Глава II
Моя сестра миссис Джо Гарджери была меня старше более чем на двадцать лет и заслужила уважение в собственных глазах и в глазах соседей тем, что воспитала меня «своими руками». Поскольку мне пришлось самому додумываться до смысла этого выражения и поскольку я знал, что рука у нее тяжелая и жесткая и что ей ничего не стоит поднять ее не только на меня, но и на своего мужа, я считал, что нас с Джо Гарджери обоих воспитали «своими руками».
Моя сестра была далеко не красавица; поэтому у меня создалось впечатление, что она и женила на себе Джо Гарджери своими руками. У Джо Гарджери, светловолосого великана, льняные кудри обрамляли чистое лицо, а голубые глаза были до того светлые, как будто их синева нечаянно перемешалась с их же белками. Это был золотой человек, тихий, мягкий, смирный, покладистый, простоватый, Геркулес и по силе своей и по слабости.
У моей сестры, миссис Джо, черноволосой и черноглазой, кожа на лице была такая красная, что я порою задавал себе вопрос: уж не моется ли она теркой вместо мыла? Была она рослая, костлявая и почти всегда ходила в толстом переднике с лямками на спине и квадратным нагрудником вроде панциря, сплошь утыканным иголками и булавками. То, что она постоянно носила передник, она ставила себе в великую заслугу и вечно попрекала этим Джо. Я, впрочем, не вижу, зачем ей вообще нужно было носить передник или почему, раз уж она его носила, ей нельзя было ни на минуту с ним расстаться.
Кузница Джо примыкала к нашему дому, а дом был деревянный, как и многие другие, — вернее, как почти все дома в нашей местности в то время. Когда я прибежал домой с кладбища, кузница была закрыта и Джо сидел один в кухне. Так как мы с Джо были товарищами по несчастью и у нас не было секретов друг от друга, он и тут шепнул мне кое-что, едва я, приподняв щеколду и заглянув в щелку, увидел его в углу у очага, как раз против двери.
— Миссис Джо раз двенадцать, не меньше, выходила тебя искать, Пип.
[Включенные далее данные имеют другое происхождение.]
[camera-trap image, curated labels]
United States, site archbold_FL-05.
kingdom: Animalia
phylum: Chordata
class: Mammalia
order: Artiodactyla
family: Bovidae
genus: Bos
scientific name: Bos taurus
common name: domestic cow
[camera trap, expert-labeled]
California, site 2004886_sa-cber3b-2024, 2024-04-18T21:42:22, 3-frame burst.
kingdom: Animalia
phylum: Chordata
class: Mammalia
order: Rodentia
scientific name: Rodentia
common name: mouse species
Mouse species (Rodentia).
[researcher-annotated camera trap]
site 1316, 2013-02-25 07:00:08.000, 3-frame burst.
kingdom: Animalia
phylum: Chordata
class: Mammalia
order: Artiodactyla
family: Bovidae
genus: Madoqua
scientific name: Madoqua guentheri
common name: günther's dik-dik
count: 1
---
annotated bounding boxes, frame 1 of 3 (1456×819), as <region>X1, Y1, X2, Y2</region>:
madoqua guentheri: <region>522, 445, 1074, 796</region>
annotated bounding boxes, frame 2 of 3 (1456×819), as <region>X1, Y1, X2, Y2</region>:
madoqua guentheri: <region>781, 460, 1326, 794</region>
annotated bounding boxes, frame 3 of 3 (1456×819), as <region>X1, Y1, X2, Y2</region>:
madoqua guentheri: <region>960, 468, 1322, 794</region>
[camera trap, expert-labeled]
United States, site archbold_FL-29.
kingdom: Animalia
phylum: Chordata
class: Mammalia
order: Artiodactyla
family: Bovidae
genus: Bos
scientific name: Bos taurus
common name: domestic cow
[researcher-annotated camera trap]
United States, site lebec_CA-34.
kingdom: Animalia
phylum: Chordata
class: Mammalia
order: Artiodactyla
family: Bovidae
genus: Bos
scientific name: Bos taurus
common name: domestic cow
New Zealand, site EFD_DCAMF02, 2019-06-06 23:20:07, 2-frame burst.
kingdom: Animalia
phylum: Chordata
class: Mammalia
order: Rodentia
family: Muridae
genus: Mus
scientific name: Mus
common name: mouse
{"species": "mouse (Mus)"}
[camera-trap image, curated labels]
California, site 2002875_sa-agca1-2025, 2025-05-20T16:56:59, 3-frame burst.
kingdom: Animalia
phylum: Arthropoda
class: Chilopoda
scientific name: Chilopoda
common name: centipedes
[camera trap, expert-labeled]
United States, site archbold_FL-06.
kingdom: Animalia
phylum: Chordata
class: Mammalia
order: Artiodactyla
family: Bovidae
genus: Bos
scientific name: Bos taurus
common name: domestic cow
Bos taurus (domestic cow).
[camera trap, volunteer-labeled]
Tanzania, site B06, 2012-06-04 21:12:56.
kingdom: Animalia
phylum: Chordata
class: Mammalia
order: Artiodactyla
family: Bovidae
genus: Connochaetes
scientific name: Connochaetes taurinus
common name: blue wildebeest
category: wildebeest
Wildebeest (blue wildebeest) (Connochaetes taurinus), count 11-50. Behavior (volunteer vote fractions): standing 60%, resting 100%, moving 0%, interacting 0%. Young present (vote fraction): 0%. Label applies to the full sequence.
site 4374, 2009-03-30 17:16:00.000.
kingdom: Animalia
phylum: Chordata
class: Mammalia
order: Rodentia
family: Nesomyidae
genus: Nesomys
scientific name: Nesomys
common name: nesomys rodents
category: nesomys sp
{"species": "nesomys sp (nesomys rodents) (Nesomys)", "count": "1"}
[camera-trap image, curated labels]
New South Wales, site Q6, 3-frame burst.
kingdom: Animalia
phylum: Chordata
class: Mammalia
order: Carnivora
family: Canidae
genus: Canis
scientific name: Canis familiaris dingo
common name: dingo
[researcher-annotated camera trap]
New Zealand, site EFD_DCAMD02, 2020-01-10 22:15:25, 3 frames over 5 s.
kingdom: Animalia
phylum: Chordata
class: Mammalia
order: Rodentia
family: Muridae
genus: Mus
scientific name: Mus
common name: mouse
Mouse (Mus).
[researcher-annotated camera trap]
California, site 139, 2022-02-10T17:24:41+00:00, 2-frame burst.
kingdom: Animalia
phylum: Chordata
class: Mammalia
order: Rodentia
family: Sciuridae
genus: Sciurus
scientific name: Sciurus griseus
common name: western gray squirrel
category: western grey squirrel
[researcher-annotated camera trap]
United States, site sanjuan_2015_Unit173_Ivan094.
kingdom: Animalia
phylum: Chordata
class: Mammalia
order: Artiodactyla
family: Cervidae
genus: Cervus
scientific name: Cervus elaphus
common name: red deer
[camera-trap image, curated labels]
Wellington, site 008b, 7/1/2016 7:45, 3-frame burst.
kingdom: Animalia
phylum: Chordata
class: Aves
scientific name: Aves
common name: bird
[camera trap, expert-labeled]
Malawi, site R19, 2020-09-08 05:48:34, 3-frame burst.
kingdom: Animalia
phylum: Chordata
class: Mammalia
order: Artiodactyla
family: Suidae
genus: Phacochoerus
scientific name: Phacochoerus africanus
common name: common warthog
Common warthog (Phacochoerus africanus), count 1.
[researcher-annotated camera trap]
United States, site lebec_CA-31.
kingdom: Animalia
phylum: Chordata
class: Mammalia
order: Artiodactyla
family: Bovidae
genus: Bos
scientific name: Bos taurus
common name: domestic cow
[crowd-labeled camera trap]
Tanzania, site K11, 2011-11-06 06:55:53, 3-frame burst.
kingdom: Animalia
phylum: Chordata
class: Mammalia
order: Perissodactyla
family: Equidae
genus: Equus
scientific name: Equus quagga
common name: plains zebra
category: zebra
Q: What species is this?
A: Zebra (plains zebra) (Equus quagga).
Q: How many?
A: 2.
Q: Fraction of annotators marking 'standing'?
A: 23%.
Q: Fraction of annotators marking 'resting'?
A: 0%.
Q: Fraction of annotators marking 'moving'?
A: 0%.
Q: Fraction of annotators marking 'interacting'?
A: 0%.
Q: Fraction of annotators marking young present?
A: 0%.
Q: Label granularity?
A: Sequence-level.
Сейчас опять пошла, как раз будет чертова дюжина.
— Ой, правда?
— Правда, Пип, — сказал Джо. — И хуже того, она Щекотун с собой захватила.
Услышав рту печальную весть, я совсем упал духом и, глядя в огонь, стал крутить единственную пуговицу на своей жилетке. Щекотун — это была трость с навощенным концом, до блеска отполированная частым щекотанием моей спины.
— Она тут сидела, — сказал Джо, — а потом как вскочит, да как схватит Щекотун, да и побежала лютовать на улицу. Вот так-то, — сказал Джо, глядя в огонь и помешивая угли просунутой через решетку кочергой. — Взяла да и побежала, Пип.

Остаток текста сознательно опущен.